*TEXT PASSAGE*:

☆ ☆ ☆ ☆ ☆

There is a list of propositions discussed so far in this site.
Main Body
1: Structured Description
Here is the rules of Structured Description.
Entities:
\(V_1\): \(\in \{\text{ the normed vectors spaces }\}\)
\(V_2\): \(\in \{\text{ the normed vectors spaces }\}\)
\(f\): \(: V_1 \to V_2\)
//
Statements:
\(lim_{v \to v_0} f (v) = l\)
\(\iff\)
\(\forall \epsilon \in \mathbb{R} \text{ such that } 0 \lt \epsilon (\exists \delta \in \mathbb{R} \text{ such that } 0 \lt \delta (\forall v \in V_1 \text{ such that } \Vert v - v_0 \Vert \lt \delta (\Vert f (v) - l \Vert \lt \epsilon)))\) (the usual condition)
\(\iff\)
\(\forall \epsilon \in \mathbb{R} \text{ such that } 0 \lt \epsilon (\exists \delta \in \mathbb{R} \text{ such that } 0 \lt \delta (\forall v \in V_1 \text{ such that } \Vert v - v_0 \Vert \le \delta (\Vert f (v) - l \Vert \lt \epsilon)))\) (the 2nd condition)
\(\iff\)
\(\forall \epsilon \in \mathbb{R} \text{ such that } 0 \lt \epsilon (\exists \delta \in \mathbb{R} \text{ such that } 0 \lt \delta (\forall v \in V_1 \text{ such that } \Vert v - v_0 \Vert \lt \delta (\Vert f (v) - l \Vert \le \epsilon)))\) (the 3rd condition)

☆ ☆ ☆ ☆ ☆

*AVAILABLE DATA*:
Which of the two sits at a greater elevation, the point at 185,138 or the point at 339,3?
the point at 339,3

☆ ☆ ☆ ☆ ☆

*GIVEN EXERCISE 1*: Decide whether each statement below agrees with the passage on limits, answering yes or no and quoting the exact words of the passage that decide it: (a) the passage presents a list of propositions discussed so far on the site; (b) the first condition among the statements is labeled the usual condition; (c) the passage defines f as a map from V_2 to V_1.
*GIVEN EXERCISE 2*: Write out the passage on limits from "There is a list" up to and including "V_1 \to V_2\)", substituting "Formal Description" for "Structured Description".
*GIVEN EXERCISE 3*: According to the passage on limits, between which spaces does f map?

*TASK SOLUTION 1*:
(a) Yes: "There is a list of propositions discussed so far in this site."
(b) Yes: "(the usual condition)"
(c) No: "\(f\): \(: V_1 \to V_2\)"

*TASK SOLUTION 2*:
There is a list of propositions discussed so far in this site.
Main Body
1: Formal Description
Here is the rules of Formal Description.
Entities:
\(V_1\): \(\in \{\text{ the normed vectors spaces }\}\)
\(V_2\): \(\in \{\text{ the normed vectors spaces }\}\)
\(f\): \(: V_1 \to V_2\)

*TASK SOLUTION 3*: f maps V_1 to V_2.